• Opis zadania: Przytocz bez zmian fragment materiału poniżej, który zaczyna się wierszem zawierającym „Nueva En San”, a kończy wierszem zawierającym „cách đây 4 năm.”, łącznie z oboma tymi wierszami. W odpowiedzi pomiń obrazy.

• Fragmenty zbioru danych:

*****

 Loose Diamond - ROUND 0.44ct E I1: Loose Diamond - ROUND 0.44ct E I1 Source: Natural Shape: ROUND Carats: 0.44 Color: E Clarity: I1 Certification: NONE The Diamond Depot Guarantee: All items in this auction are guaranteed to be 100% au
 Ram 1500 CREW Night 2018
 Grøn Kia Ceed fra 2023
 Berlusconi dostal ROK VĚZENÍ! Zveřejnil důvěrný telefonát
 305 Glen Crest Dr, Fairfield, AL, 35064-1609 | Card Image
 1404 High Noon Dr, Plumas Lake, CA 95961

*****

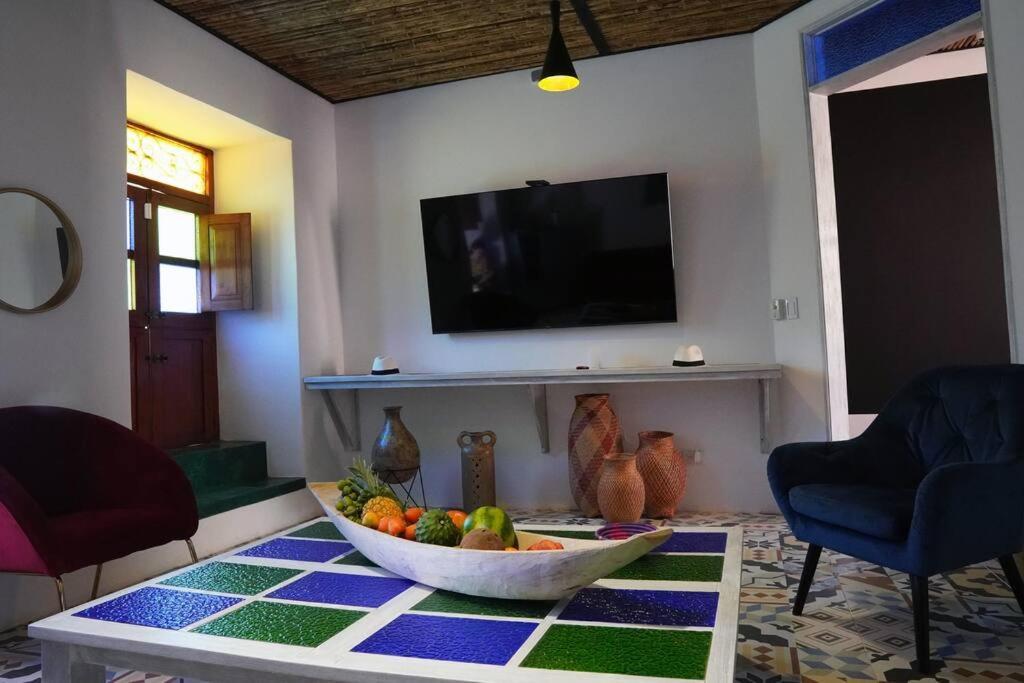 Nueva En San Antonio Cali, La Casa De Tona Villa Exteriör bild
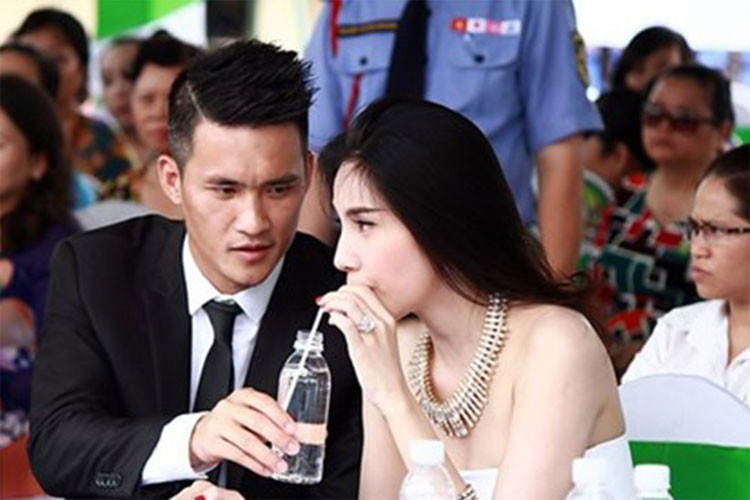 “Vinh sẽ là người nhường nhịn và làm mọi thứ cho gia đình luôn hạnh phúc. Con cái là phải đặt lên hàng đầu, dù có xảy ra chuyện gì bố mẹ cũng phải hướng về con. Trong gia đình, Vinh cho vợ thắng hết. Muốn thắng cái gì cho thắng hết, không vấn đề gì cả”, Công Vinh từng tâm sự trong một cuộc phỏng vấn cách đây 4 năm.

*****

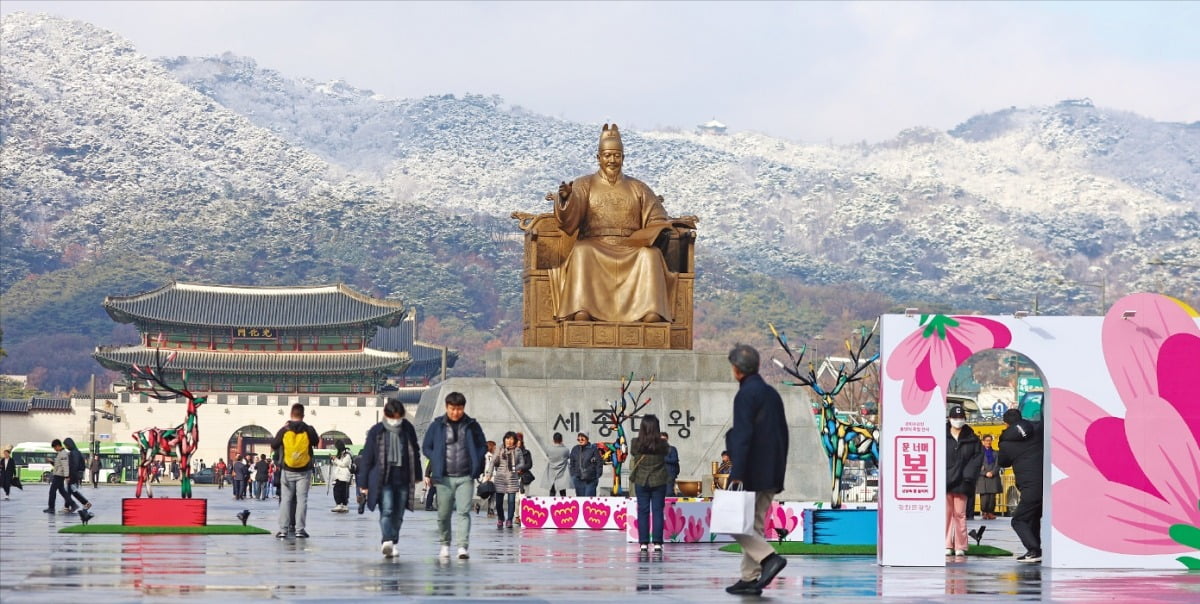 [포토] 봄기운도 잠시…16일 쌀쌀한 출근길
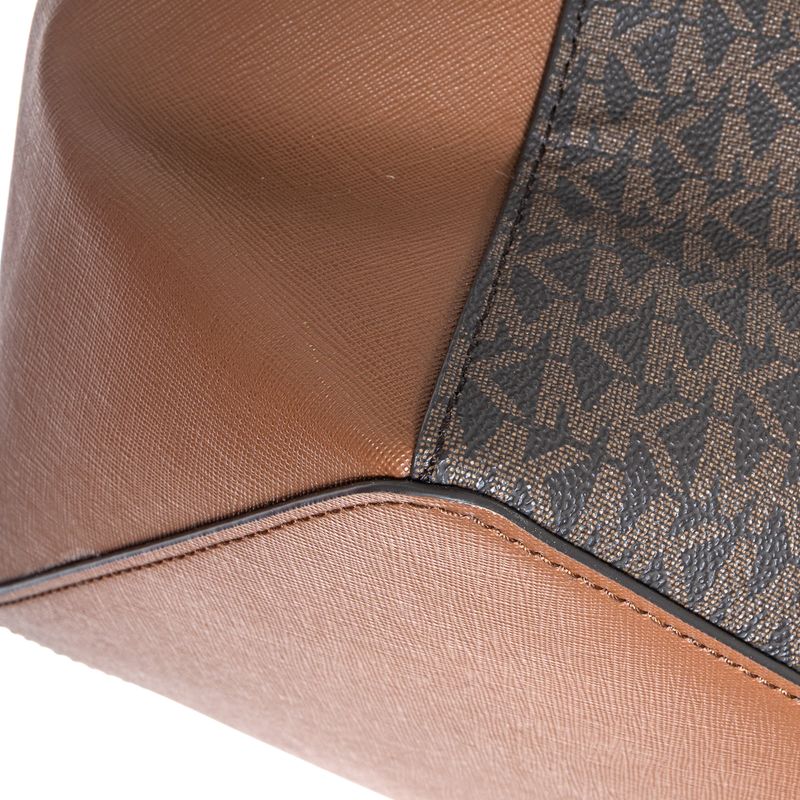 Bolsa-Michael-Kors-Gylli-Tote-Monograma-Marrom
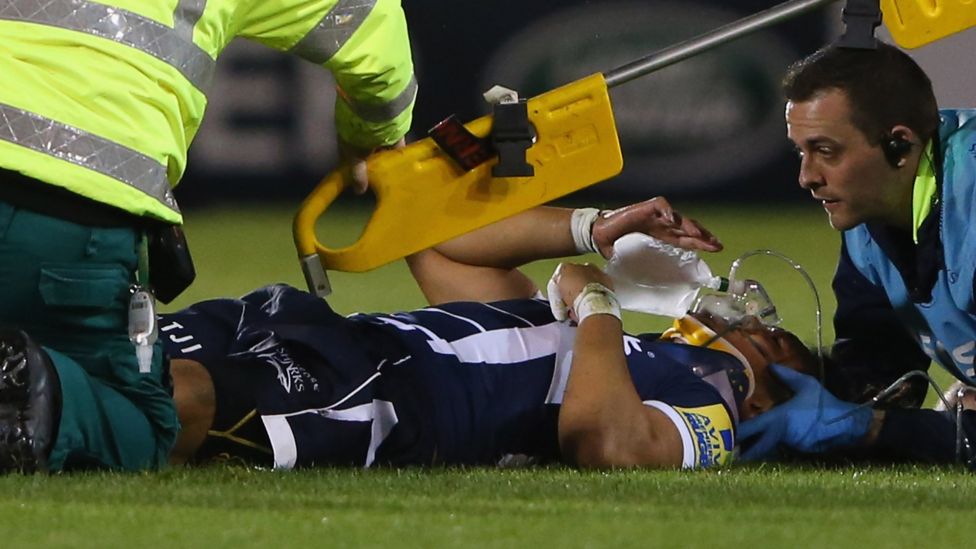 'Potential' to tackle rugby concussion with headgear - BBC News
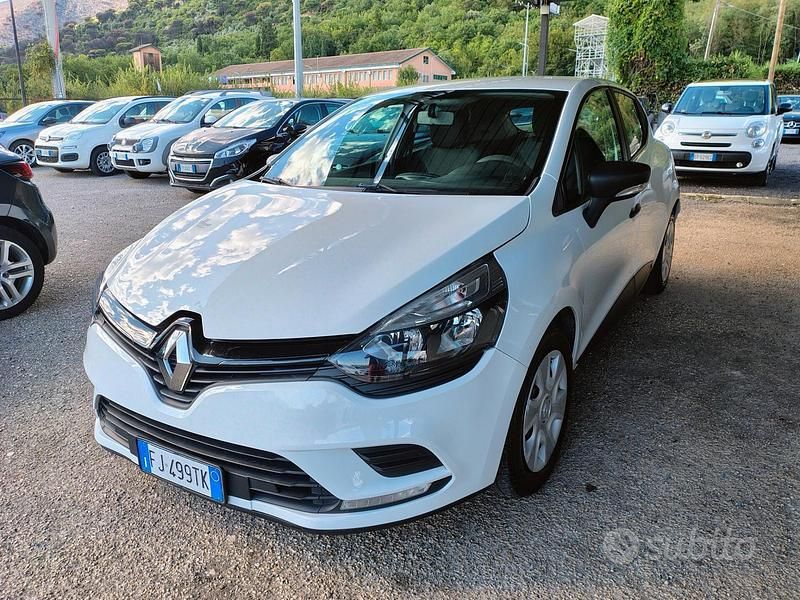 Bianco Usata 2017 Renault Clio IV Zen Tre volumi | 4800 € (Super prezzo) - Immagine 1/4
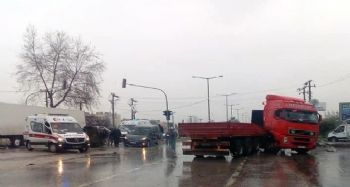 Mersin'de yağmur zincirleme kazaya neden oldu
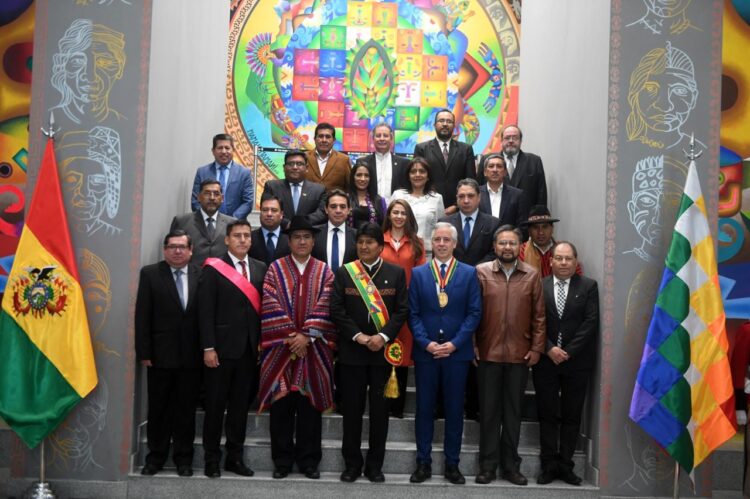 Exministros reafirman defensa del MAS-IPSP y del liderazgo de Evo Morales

*****

• Wynik poniżej:
 Nueva En San Antonio Cali, La Casa De Tona Villa Exteriör bild
 “Vinh sẽ là người nhường nhịn và làm mọi thứ cho gia đình luôn hạnh phúc. Con cái là phải đặt lên hàng đầu, dù có xảy ra chuyện gì bố mẹ cũng phải hướng về con. Trong gia đình, Vinh cho vợ thắng hết. Muốn thắng cái gì cho thắng hết, không vấn đề gì cả”, Công Vinh từng tâm sự trong một cuộc phỏng vấn cách đây 4 năm.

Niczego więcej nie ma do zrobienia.